Exercise goal: Reproduce the material below line for line, preserving every word, number, and mark of punctuation without alteration.
--- begin Data entries ---
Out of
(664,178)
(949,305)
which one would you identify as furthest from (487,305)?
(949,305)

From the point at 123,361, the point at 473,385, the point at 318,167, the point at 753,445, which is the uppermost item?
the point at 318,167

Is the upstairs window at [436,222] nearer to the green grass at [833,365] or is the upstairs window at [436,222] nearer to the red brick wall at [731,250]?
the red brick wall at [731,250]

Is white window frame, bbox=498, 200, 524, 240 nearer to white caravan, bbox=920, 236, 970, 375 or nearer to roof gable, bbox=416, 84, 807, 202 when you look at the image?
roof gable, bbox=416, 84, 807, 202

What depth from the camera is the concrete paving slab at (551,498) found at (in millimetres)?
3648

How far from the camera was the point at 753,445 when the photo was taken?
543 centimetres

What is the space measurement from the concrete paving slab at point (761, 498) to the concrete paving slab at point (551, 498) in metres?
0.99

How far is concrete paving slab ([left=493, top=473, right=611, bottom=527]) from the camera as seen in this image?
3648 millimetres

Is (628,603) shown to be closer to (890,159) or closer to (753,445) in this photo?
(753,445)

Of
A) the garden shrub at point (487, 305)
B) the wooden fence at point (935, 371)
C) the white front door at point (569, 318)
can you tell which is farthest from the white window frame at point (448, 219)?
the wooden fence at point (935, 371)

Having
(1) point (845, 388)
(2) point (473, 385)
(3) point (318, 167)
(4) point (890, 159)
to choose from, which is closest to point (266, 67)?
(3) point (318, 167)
--- end Data entries ---
Solution for this task:
Out of
(664,178)
(949,305)
which one would you identify as furthest from (487,305)?
(949,305)

From the point at 123,361, the point at 473,385, the point at 318,167, the point at 753,445, which is the uppermost item?
the point at 318,167

Is the upstairs window at [436,222] nearer to the green grass at [833,365] or is the upstairs window at [436,222] nearer to the red brick wall at [731,250]?
the red brick wall at [731,250]

Is white window frame, bbox=498, 200, 524, 240 nearer to white caravan, bbox=920, 236, 970, 375 or nearer to roof gable, bbox=416, 84, 807, 202 when you look at the image?
roof gable, bbox=416, 84, 807, 202

What depth from the camera is the concrete paving slab at (551,498) found at (in millimetres)?
3648

How far from the camera was the point at 753,445 when the photo was taken?
543 centimetres

What is the space measurement from the concrete paving slab at point (761, 498) to the concrete paving slab at point (551, 498) in metres?
0.99

How far is concrete paving slab ([left=493, top=473, right=611, bottom=527]) from the camera as seen in this image?
3648 millimetres

Is (628,603) shown to be closer to (890,159) or closer to (753,445) in this photo?
(753,445)

Of
A) the garden shrub at point (487, 305)
B) the wooden fence at point (935, 371)
C) the white front door at point (569, 318)
can you tell which is farthest from the white window frame at point (448, 219)?
the wooden fence at point (935, 371)

Having
(1) point (845, 388)
(2) point (473, 385)
(3) point (318, 167)
(4) point (890, 159)
to choose from, which is closest to point (266, 67)?
(3) point (318, 167)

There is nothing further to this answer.